Still, I haven't been able to totally go under, and when my voice instructs me to slowly "return to the room," at the end of the dialogue, I have already been in the room each time. So far, anyways.

Maybe this is the missing piece of the puzzle for me, the ability to be able to use self hypnosis. In the past, I have never been able to go into a trance because, besides wondering what the guy on the tape is burping up, I have witnessed "professional" hypnotists who had groups of people, at the snap of his finger, walking around believing that they were chickens, flapping their arms and making clucking noises. Then, when the guy snaps his fingers again they returned to their normal selves and couldn't remember being chickens.
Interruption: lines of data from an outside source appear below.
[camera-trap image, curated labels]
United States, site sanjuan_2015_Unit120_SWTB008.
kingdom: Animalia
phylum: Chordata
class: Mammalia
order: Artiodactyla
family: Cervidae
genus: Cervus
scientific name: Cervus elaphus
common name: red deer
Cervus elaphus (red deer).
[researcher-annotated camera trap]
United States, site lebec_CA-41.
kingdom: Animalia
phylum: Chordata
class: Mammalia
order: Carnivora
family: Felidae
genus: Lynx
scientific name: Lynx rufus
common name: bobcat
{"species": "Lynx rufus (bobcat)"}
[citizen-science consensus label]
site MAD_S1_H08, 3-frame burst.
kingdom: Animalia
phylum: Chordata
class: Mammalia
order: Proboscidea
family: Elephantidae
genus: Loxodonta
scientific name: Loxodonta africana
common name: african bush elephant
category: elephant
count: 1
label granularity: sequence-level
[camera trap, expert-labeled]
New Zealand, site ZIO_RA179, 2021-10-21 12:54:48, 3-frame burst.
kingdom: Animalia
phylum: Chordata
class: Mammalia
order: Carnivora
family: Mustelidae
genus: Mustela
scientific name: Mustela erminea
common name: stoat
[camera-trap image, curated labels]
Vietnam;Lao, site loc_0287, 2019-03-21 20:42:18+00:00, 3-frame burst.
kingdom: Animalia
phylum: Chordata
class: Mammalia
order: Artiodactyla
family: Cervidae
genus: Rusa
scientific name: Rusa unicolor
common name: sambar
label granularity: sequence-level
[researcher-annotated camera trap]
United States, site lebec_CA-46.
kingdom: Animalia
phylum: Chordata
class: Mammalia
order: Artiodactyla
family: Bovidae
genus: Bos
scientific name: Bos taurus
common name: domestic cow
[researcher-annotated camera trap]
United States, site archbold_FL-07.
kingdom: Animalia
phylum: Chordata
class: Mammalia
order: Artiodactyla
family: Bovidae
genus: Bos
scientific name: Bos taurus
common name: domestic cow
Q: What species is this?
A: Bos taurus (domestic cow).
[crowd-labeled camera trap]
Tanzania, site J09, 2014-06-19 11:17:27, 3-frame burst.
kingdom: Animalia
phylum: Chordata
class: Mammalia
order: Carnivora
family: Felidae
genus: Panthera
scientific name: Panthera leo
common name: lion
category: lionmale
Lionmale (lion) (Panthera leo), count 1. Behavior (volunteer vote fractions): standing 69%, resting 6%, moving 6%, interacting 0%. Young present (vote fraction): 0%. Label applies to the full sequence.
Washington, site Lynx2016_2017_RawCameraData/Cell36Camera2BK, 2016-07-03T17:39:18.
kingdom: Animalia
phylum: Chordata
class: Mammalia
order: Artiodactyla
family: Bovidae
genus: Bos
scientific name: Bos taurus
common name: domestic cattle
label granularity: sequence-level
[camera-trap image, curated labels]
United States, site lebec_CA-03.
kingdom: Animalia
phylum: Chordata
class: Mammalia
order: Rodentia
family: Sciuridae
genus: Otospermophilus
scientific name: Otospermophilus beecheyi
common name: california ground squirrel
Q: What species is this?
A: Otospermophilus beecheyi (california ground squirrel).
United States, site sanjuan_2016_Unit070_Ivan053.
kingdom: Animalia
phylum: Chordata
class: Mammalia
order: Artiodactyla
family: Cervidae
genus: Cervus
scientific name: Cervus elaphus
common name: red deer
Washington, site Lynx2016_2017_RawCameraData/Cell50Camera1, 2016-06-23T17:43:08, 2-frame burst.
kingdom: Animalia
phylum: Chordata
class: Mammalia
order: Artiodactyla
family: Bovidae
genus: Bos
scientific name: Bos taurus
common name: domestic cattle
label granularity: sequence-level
This was way too freaky for me.

How do I know if I'm really a busker in New Orleans now, or if some guy just hasn't snapped his fingers to bring me out of it yet?

It is Thursday night, and the tropical storm has missed us.

I have a new set of strings to go on the Takamine, and a fresh set of batteries for my spotlight. My only reason for not feeling happy and confident as I ponder heading for the Lilly Pad for a night of busking would be that one or two of my harmonicas have developed a slightly flat note or two.

It won't hurt to go out and at least try. I wish I could summon those resources by imagining myself sitting in a circle of light, like I was talking about on the recording.